In Momenten wie diesen macht mich Adriani sprachlos. Sissis springt begeistert auf.

»Eine großartige Idee! Bravo, Adriani!«, sagt er, geht auf sie zu und küsst sie.

Katerina hat ihren Sohn in den Schlaf gewiegt und stößt zu uns ins Wohnzimmer. »Léopold hat mich angerufen, Onkel Lambros. Er war ganz angetan«, sagt sie, sobald sie Platz genommen hat.

»Als sie um zwölf immer noch nicht aufgetaucht waren, dachte ich, die kommen nicht mehr. Aber dann, zu Beginn meiner Rede, sind sie doch noch eingetroffen.«

»Er war begeistert, wie gesagt. Er meinte, an der nächsten Veranstaltung würden noch mehr Leute teilnehmen. Wenn du ihn treffen willst, hast du jeden Sonntag bei dir im Viertel die Gelegenheit.«

Sissis blickt sie überrascht an. »Bei mir im Viertel? Wo?«

»In der Eptanissou-Straße gibt es eine katholische Kirche. Dort versammeln sie sich jeden Sonntag zur Messe.« Sie hält kurz inne, bevor sie fragt: »Von Salehs Leuten ist keiner gekommen?«

»Nein, sie hatten Angst. Das hat er mir ganz offen gesagt.«

»Verstehe, ich spreche noch mal mit ihm. Vielleicht getrauen sie sich beim nächsten Mal.«

Nachdem Mania den Tisch gedeckt hat, bringt Adriani das Essen. Sie hat Sardinen in Zitronensoße und Wildkräuterpitta gemacht.

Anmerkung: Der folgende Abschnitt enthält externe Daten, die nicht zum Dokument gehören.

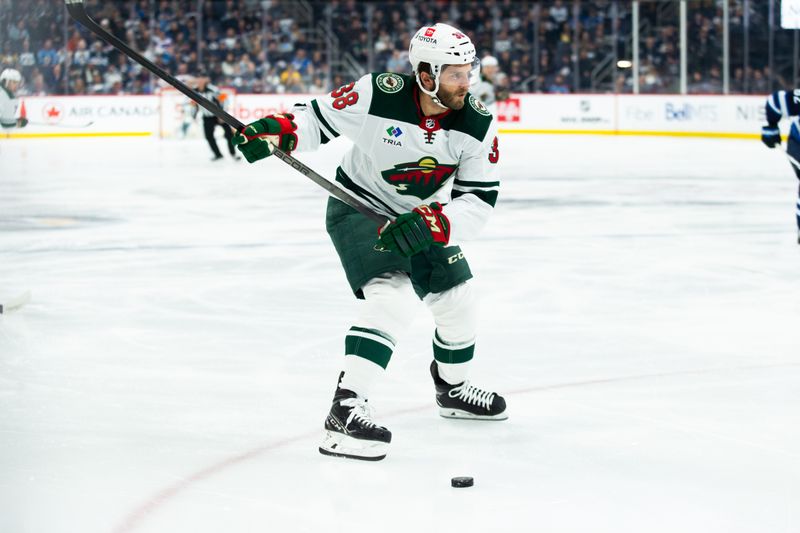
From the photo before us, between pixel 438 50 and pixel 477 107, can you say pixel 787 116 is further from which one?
pixel 438 50

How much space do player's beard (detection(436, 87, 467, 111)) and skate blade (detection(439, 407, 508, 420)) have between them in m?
0.84

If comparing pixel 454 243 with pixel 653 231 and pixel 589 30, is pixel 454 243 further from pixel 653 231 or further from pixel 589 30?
pixel 589 30

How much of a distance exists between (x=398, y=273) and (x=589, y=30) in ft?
55.3

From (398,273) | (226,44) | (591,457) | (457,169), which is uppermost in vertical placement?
(226,44)

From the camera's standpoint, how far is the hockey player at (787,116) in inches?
261

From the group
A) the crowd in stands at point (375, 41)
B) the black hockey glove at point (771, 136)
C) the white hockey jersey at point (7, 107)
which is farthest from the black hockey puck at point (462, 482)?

»Frau Adriani, wie schaffst du es bloß, dich um deinen Enkel zu kümmern und gleichzeitig zwei Gerichte zuzubereiten? Da bleibt mir wirklich die Spucke weg«, sagt Fanis zu ihr.

Fanis macht eine Flasche Weißwein auf, während wir uns an den Tisch setzen. Wie immer kommt das Gespräch beim Essen fast zum Erliegen, da wir alle beherzt zugreifen – mich eingeschlossen, obwohl ich jeden Tag in den Genuss der Köstlichkeiten meiner Frau komme.

Wir verbringen den ganzen Abend in fröhlicher Stimmung und brechen gegen elf Uhr auf.

»Du hast dir die Bemerkung über die Souf‌laki nicht verkneifen können«, sage ich zu Adriani, als wir in den Seat steigen.

Sie wirft mir eins ihrer Sprichwörter an den Kopf. »Getroffene Hunde bellen.« Dann blickt sie mich an. »Aber eigentlich wollte ich damit sagen, dass man durch die jeweilige Landesküche die Armut des anderen besser versteht. An den Speisen kann man nicht nur den Reichtum, sondern auch die Armut eines Landes ablesen. Denkst du, ein armer Afrikaner kann sich gegrillte Spießchen leisten, um seinen Hunger zu stillen?«

Damit hat sie mich definitiv mundtot gemacht. Schweigend wie ein Klostermönch betrete ich mit ihr zusammen die Wohnung, und wir gehen sogleich ins Bett.

Als mich das Klingeln meines Handys aus dem Schlaf reißt, springe ich auf und eile ins Wohnzimmer, um Adriani nicht zu wecken, die schon leise protestiert. Bevor ich das Gespräch annehme, schaue ich auf die Uhr. Es ist ein Uhr nachts.

»Und dafür weckst du mich mitten in der Nacht? Weil im Exarchia-Viertel ein Toter liegt?«, frage ich ganz außer mir.

»Wenn’s kein chinesischer Unternehmer wäre, hätte ich Sie weiterschlafen lassen.«

Ich eile zurück ins Schlafzimmer und raffe meine Kleider zusammen.